▶ _PROBLEMS TO WORK ON_
**a.** In the backlog document on platform improvements and technical debt, how long do community PDS access tokens last before they expire?
**b.** Write the next part of the backlog document on platform improvements and technical debt, starting after its final sentence.

▶ _TEXT PROVIDED_
Start

A community based topic aggregation platform built on atproto

Backlog PRD: Platform Improvements & Technical Debt#

Status: Ongoing Owner: Platform Team Last Updated: 2025-10-11

Overview#

Miscellaneous platform improvements, bug fixes, and technical debt that don't fit into feature-specific PRDs.


🔴 P0: Critical Security#

did:web Domain Verification#

Added: 2025-10-11 | Effort: 2-3 days | Severity: Medium

Problem: Self-hosters can set INSTANCE_DID=did:web:nintendo.com without owning the domain, enabling domain impersonation attacks (e.g., mario.communities.nintendo.com on malicious instance).

Solution: Implement did:web verification per atProto spec - fetch https://domain/.well-known/did.json on startup and verify it matches claimed DID. Add SKIP_DID_WEB_VERIFICATION=true for dev mode.

Current Status:

  • ✅ Default changed from coves.localcoves.social (fixes .local TLD bug)
  • ✅ TODO comment in cmd/server/main.go:126-131
  • ⚠️ Verification not implemented

🟡 P1: Important (Alpha Blockers)#

Token Refresh Logic for Community Credentials#

Added: 2025-10-11 | Effort: 1-2 days | Priority: ALPHA BLOCKER

Problem: Community PDS access tokens expire (~2hrs). Updates fail until manual intervention.

Solution: Auto-refresh tokens before PDS operations. Parse JWT exp claim, use refresh token when expired, update DB.

Code: TODO in communities/service.go:123


OAuth Authentication for Community Actions#

Added: 2025-10-11 | Effort: 2-3 days | Priority: ALPHA BLOCKER

Problem: Subscribe/unsubscribe and community creation need authenticated user DID. Currently using placeholder.

Solution: Extract authenticated DID from OAuth session context. Requires OAuth middleware integration.

End

▶ _DATASET CONTENT_
Start

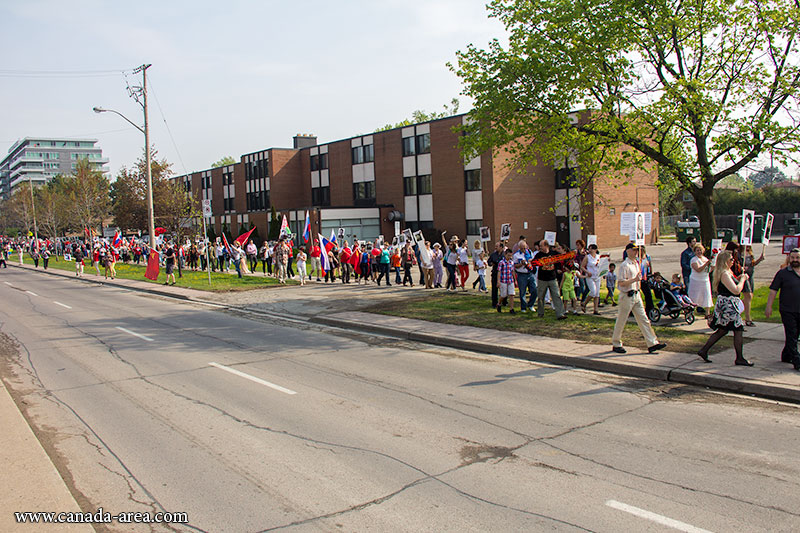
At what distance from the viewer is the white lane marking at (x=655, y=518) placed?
441 centimetres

End

▶ _ANSWERS FOR THE TASKS_
**a.** About two hours.

**b.**
Code: Multiple TODOs in community/subscribe.go, community/create.go, community/update.go


Subscription Visibility Level (Feed Slider 1-5 Scale)#

Added: 2025-10-15 | Effort: 4-6 hours | Priority: ALPHA BLOCKER

Problem: Users can't control how much content they see from each community. Lexicon has contentVisibility (1-5 scale) but code doesn't use it.

Solution:

  • Update subscribe handler to accept contentVisibility parameter (1-5, default 3)
  • Store in subscription record on PDS
  • Update feed generation to respect visibility level (beta work, but data structure needed now)

Code:

Impact: Without this, users have no way to adjust feed volume per community (key feature from DOMAIN_KNOWLEDGE.md)


Community Blocking#

Added: 2025-10-15 | Effort: 1 day | Priority: ALPHA BLOCKER

Problem: Users have no way to block unwanted communities from their feeds.

Solution:

  1. Lexicon: Extend social.coves.actor.block to support community DIDs (currently user-only)
  2. Service: Implement BlockCommunity(userDID, communityDID) and UnblockCommunity()
  3. Handlers: Add XRPC endpoints social.coves.community.block and unblock
  4. Repository: Add methods to track blocked communities
  5. Feed: Filter blocked communities from feed queries (beta work)

Code:

  • Lexicon: actor/block.json - Currently only supports user DIDs
  • Service: New methods needed
  • Handlers: New files needed

Impact: Users can't avoid unwanted content without blocking


🟢 P2: Nice-to-Have#

Remove Categories from Community Lexicon#

Added: 2025-10-15 | Effort: 30 minutes | Priority: Cleanup

Problem: Categories field exists in create/update lexicon but not in profile record. Adds complexity without clear value.

Solution:

Impact: Simplifies lexicon, removes unused feature


Improve .local TLD Error Messages#

Added: 2025-10-11 | Effort: 1 hour

Problem: Generic error "TLD .local is not allowed" confuses developers.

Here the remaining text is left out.